§ TEXT EXTRACT:
◇ ◇ ◇ ◇

Learning How to Read the Bible

Reading the Bible

As my college lectures continue, I am beginning to meet some new ideas. One of my subjects this semester is ‘Reading the Bible’ which happily is more complex than it sounds. It’s an issue I’ve been struggling with ever since I learnt that we don’t actually have an original copy of the Bible even though we do have other writings that predate some of the Biblical books. So why did God not preserve an original manuscript of the books in the Bible? Could it be that perhaps we are giving it too much emphasis? Or the wrong sort of emphasis? Are we meant to be completely sure that we have all the answers?

Part of my lecture preparation this week is to read an article by N.T. Wright. Not sure if you’ve come across him? He writes lots of Christian stuff. I tend to think that he writes about interesting issues, but I find his books very difficult to read. Some writers produce work that flows easily into my head, and others are more of an effort. I’m not sure why, maybe it has something to do with speech patterns. If you want to read the whole article by Mr. Wright, the link is here:

Mr Wright begins by questioning what people mean when they talk about ‘the authority of the Bible.’ This intrigues me too—what exactly do they mean? People often tell me: “The Bible is God’s word,” but I’m never quite sure whether they mean the original books (which we don’t have any more) or their own translation, or the essence of the books but not absolutely every word/sentence/paragraph. It does seem that sometimes people treat the Bible as if it is God. I was interested to read that Mr Wright also struggles with this (well, to be fair, he didn’t say that he struggled, so he might be completely sorted on this point). He notes that the Bible itself only gives authority to God. He says that the Bible is one way that God reveals himself.

◇ ◇ ◇ ◇

§ GIVEN DATA:
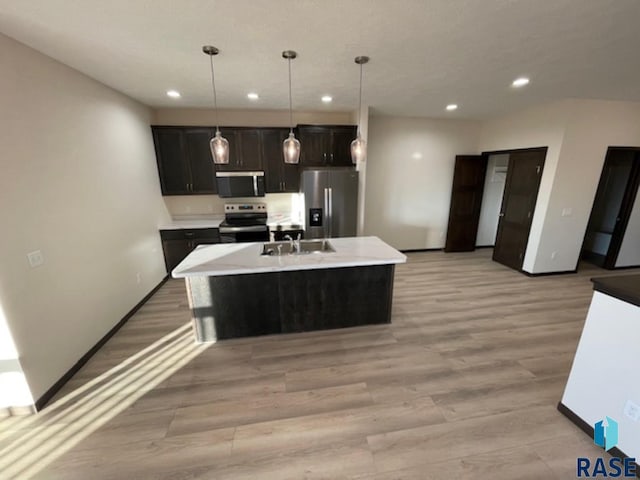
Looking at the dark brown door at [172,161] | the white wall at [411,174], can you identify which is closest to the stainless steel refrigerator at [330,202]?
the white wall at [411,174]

◇ ◇ ◇ ◇

Can you resume the text about learning to read the Bible, picking up right after its last sentence?

§ RESPONSE BELOW:
He then describes (not especially kindly) people who look at the Bible for ‘a daily blessing’ or ‘the answer to a question’ or ‘divine inspiration.’ He thinks this is a misuse of the Bible. Whilst I sort of agree with him (in the same way as I think people often use prayer as if God was a genie in a lamp, waiting to grant their requests) I didn’t much like his tone. In the Bible, people came to God for all sorts of wrong reasons, like they were scared of dying, or they had just watched a miracle and thought following Jesus would be the ancient equivalent of knowing the lottery numbers each week. Mostly, people came for selfish reasons, but God took them anyway, Jesus let them follow, and they learnt the truth along the way. People probably rarely come to God—or read the Bible—for the right reason. Not initially, anyway. However, the next thing Mr Wright wrote was, I thought, rather clever.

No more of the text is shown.